[What is being asked]
Your task is to copy each line of the material that holds the word "link".

[Data for the task]

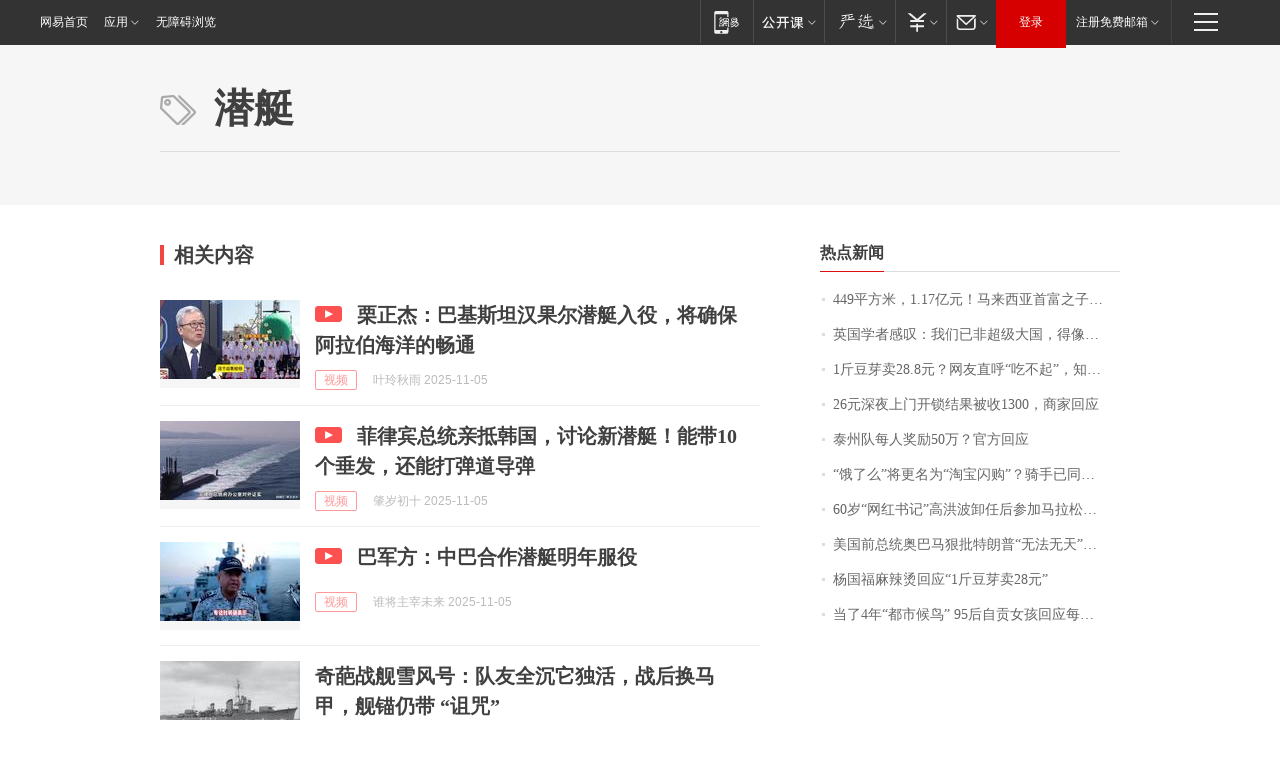

--- FILE ---
content_type: application/x-javascript
request_url: https://news.163.com/special/00015BLB/keywordindex_hot.js?_=1762298866056&callback=callback
body_size: 1049
content:
callback({
date: "2025-11-05 07:15:57",
news:[
		        	{
		"title":"\u0034\u0034\u0039\u5E73\u65B9\u7C73\uFF0C\u0031\u002E\u0031\u0037\u4EBF\u5143\uFF01\u9A6C\u6765\u897F\u4E9A\u9996\u5BCC\u4E4B\u5B50\u90ED\u5B54\u534E\uFF0C\u4E70\u4E0B\u4E0A\u6D77\u5927\u5E73\u5C42\uFF0C\u8BE5\u697C\u76D8\u66FE\u0033\u5C0F\u65F6\u552E\u51FA\u0031\u0035\u0038\u5957\u623F",
        "time":"2025.11.05 07:00:00",
		"link":"https://www.163.com/dy/article/KDD7HC5A0512B07B.html",
	}
      	         ,
        	{
		"title":"\u82F1\u56FD\u5B66\u8005\u611F\u53F9\uFF1A\u6211\u4EEC\u5DF2\u975E\u8D85\u7EA7\u5927\u56FD\uFF0C\u5F97\u50CF\u4E8C\u6D41\u56FD\u5BB6\u90A3\u6837\u4E0E\u4E2D\u56FD\u76F8\u5904",
        "time":"2025.11.05 07:00:00",
		"link":"https://www.163.com/dy/article/KDFMACTO0001899O.html",
	}
      	         ,
        	{
		"title":"\u0031\u65A4\u8C46\u82BD\u5356\u0032\u0038\u002E\u0038\u5143\uFF1F\u7F51\u53CB\u76F4\u547C\u201C\u5403\u4E0D\u8D77\u201D\uFF0C\u77E5\u540D\u9910\u996E\u54C1\u724C\u56DE\u5E94",
        "time":"2025.11.05 07:00:00",
		"link":"https://www.163.com/dy/article/KDCEQJAU051492LM.html",
	}
      	         ,
        	{
		"title":"\u0032\u0036\u5143\u6DF1\u591C\u4E0A\u95E8\u5F00\u9501\u7ED3\u679C\u88AB\u6536\u0031\u0033\u0030\u0030\uFF0C\u5546\u5BB6\u56DE\u5E94",
        "time":"2025.11.05 07:00:00",
		"link":"https://www.163.com/dy/article/KDFB5STV0534P59R.html",
	}
      	         ,
        	{
		"title":"\u6CF0\u5DDE\u961F\u6BCF\u4EBA\u5956\u52B1\u0035\u0030\u4E07\uFF1F\u5B98\u65B9\u56DE\u5E94",
        "time":"2025.11.05 07:00:00",
		"link":"https://www.163.com/dy/article/KDFJLEB000019K82.html",
	}
      	         ,
        	{
		"title":"\u201C\u997F\u4E86\u4E48\u201D\u5C06\u66F4\u540D\u4E3A\u201C\u6DD8\u5B9D\u95EA\u8D2D\u201D\uFF1F\u9A91\u624B\u5DF2\u540C\u6B65\u66F4\u6362\u6A59\u9ED1\u65B0\u5DE5\u670D",
        "time":"2025.11.05 07:00:00",
		"link":"https://www.163.com/dy/article/KDH351170514R9P4.html",
	}
      	         ,
        	{
		"title":"\u0036\u0030\u5C81\u201C\u7F51\u7EA2\u4E66\u8BB0\u201D\u9AD8\u6D2A\u6CE2\u5378\u4EFB\u540E\u53C2\u52A0\u9A6C\u62C9\u677E\uFF0C\u540C\u8363\u660C\u8DD1\u53CB\u5408\u5F71",
        "time":"2025.11.05 07:00:00",
		"link":"https://www.163.com/dy/article/KDEFJAPN053469LG.html",
	}
      	         ,
        	{
		"title":"\u7F8E\u56FD\u524D\u603B\u7EDF\u5965\u5DF4\u9A6C\u72E0\u6279\u7279\u6717\u666E\u201C\u65E0\u6CD5\u65E0\u5929\u201D\uFF1A\u653F\u5E9C\u5173\u95E8\u4ECD\u51B3\u5B9A\u7FFB\u4FEE\u767D\u5BAB\uFF0C\u201C\u5929\u5929\u50CF\u8FC7\u4E07\u5723\u8282\u0020\u53EA\u6709\u6076\u4F5C\u5267\u6CA1\u6709\u7CD6\u679C\u201D",
        "time":"2025.11.05 07:00:00",
		"link":"https://www.163.com/dy/article/KDEEJPDN0530JPVV.html",
	}
      	         ,
        	{
		"title":"\u6768\u56FD\u798F\u9EBB\u8FA3\u70EB\u56DE\u5E94\u201C\u0031\u65A4\u8C46\u82BD\u5356\u0032\u0038\u5143\u201D",
        "time":"2025.11.05 07:00:00",
		"link":"https://www.163.com/dy/article/KDA3KB3T0550B6IS.html",
	}
      	         ,
        	{
		"title":"\u5F53\u4E86\u0034\u5E74\u201C\u90FD\u5E02\u5019\u9E1F\u201D\u0020\u0039\u0035\u540E\u81EA\u8D21\u5973\u5B69\u56DE\u5E94\u6BCF\u5468\u201C\u6253\u9AD8\u94C1\u201D\u5230\u6210\u90FD\u4E0A\u73ED\uFF1A\u6708\u901A\u52E4\u8D39\u0031\u0036\u0030\u0030\u5143",
        "time":"2025.11.05 07:00:00",
		"link":"https://www.163.com/dy/article/KDHO8HGJ0514D3UH.html",
	}
      ],
photos: [
		]
})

[Result]
		"link":"https://www.163.com/dy/article/KDD7HC5A0512B07B.html",
		"link":"https://www.163.com/dy/article/KDFMACTO0001899O.html",
		"link":"https://www.163.com/dy/article/KDCEQJAU051492LM.html",
		"link":"https://www.163.com/dy/article/KDFB5STV0534P59R.html",
		"link":"https://www.163.com/dy/article/KDFJLEB000019K82.html",
		"link":"https://www.163.com/dy/article/KDH351170514R9P4.html",
		"link":"https://www.163.com/dy/article/KDEFJAPN053469LG.html",
		"link":"https://www.163.com/dy/article/KDEEJPDN0530JPVV.html",
		"link":"https://www.163.com/dy/article/KDA3KB3T0550B6IS.html",
		"link":"https://www.163.com/dy/article/KDHO8HGJ0514D3UH.html",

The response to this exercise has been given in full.